Caerulomycin and Collismycin Antibiotics Share a trans Flavin-Dependent Assembly Line for 2,2’-Bipyridine Formation and Sulfur Fate Differentiation

Abstract

ABSTRACTLinear nonribosomal peptide synthetases (NRPSs) and polyketide synthases (PKSs) template the modular biosynthesis of numerous nonribosomal peptides, polyketides and their hybrids though assembly line chemistry. This chemistry can be complex and highly varied, and thus challenges the understanding in the diverse polymerization processes of amino acid and carboxylate monomers programmed by various NRPSs and PKSs in nature. Here, we report that caerulomycin and collismycin peptide-polyketide hybrid antibiotics share an unusual assembly line that involves NRPS activity to recruit a flavoprotein acting in trans and catalyze C-C bond formation and heterocyclization during 2,2’-bipyridine formation.
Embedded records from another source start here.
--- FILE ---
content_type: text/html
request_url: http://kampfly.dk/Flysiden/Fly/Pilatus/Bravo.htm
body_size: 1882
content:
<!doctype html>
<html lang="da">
Simultaneously, this assembly line provides dethiolated and thiolated 2,2’-bipyridine intermediates through differential treatment of the sulfhydryl group arising from L-cysteine incorporation. Subsequent L-leucine extension, which does not contribute any atoms to either caerulomycins or collismycins, plays a key role in sulfur fate determination by selectively advancing one of the two 2,2’-bipyridine intermediates down a path to the final products with or without sulfur decoration. These findings further the appreciation of assembly line chemistry and will facilitate the development of related molecules using synthetic biology approaches.